### GIVEN RECORDS
┄┄┄┄┄┄┄┄┄┄

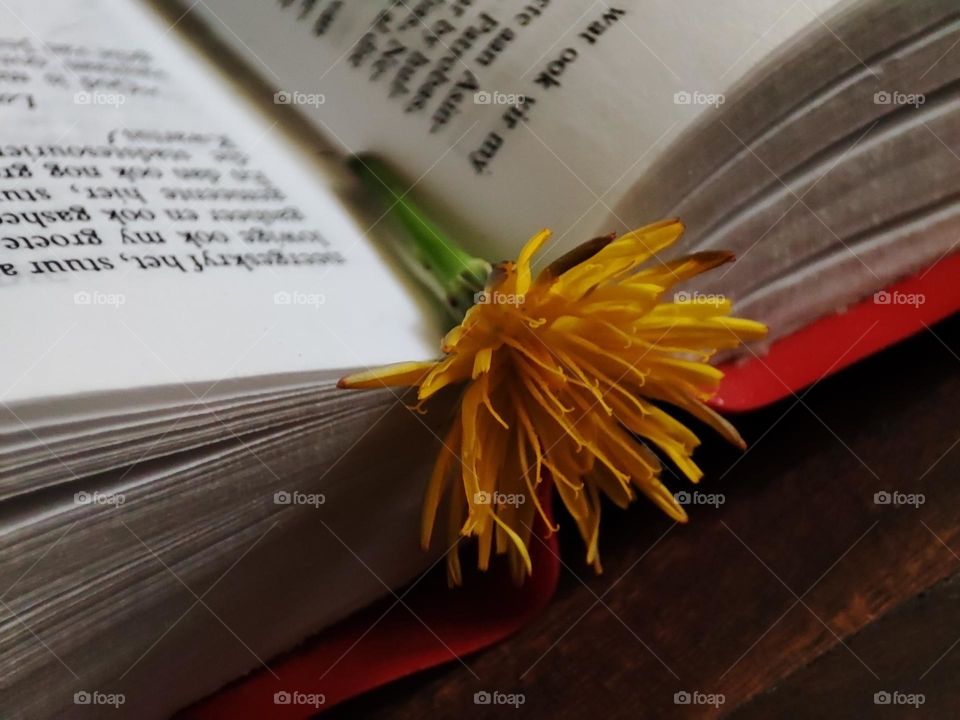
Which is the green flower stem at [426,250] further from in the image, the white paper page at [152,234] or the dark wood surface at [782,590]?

┄┄┄┄┄┄┄┄┄┄

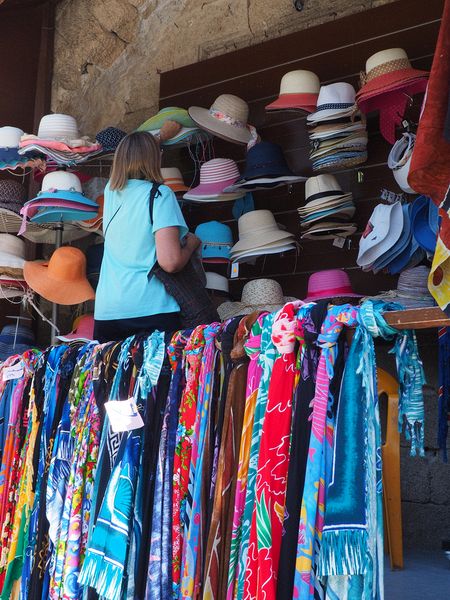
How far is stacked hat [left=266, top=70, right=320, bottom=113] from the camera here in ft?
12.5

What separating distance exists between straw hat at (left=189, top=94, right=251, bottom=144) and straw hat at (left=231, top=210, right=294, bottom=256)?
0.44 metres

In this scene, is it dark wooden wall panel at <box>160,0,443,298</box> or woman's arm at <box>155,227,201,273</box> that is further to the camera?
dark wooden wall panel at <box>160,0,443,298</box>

┄┄┄┄┄┄┄┄┄┄

Gather every line from the items above that contains the word "panel". Case counts.

### THE RESULT
In this scene, is it dark wooden wall panel at <box>160,0,443,298</box> or woman's arm at <box>155,227,201,273</box> that is further to the camera?
dark wooden wall panel at <box>160,0,443,298</box>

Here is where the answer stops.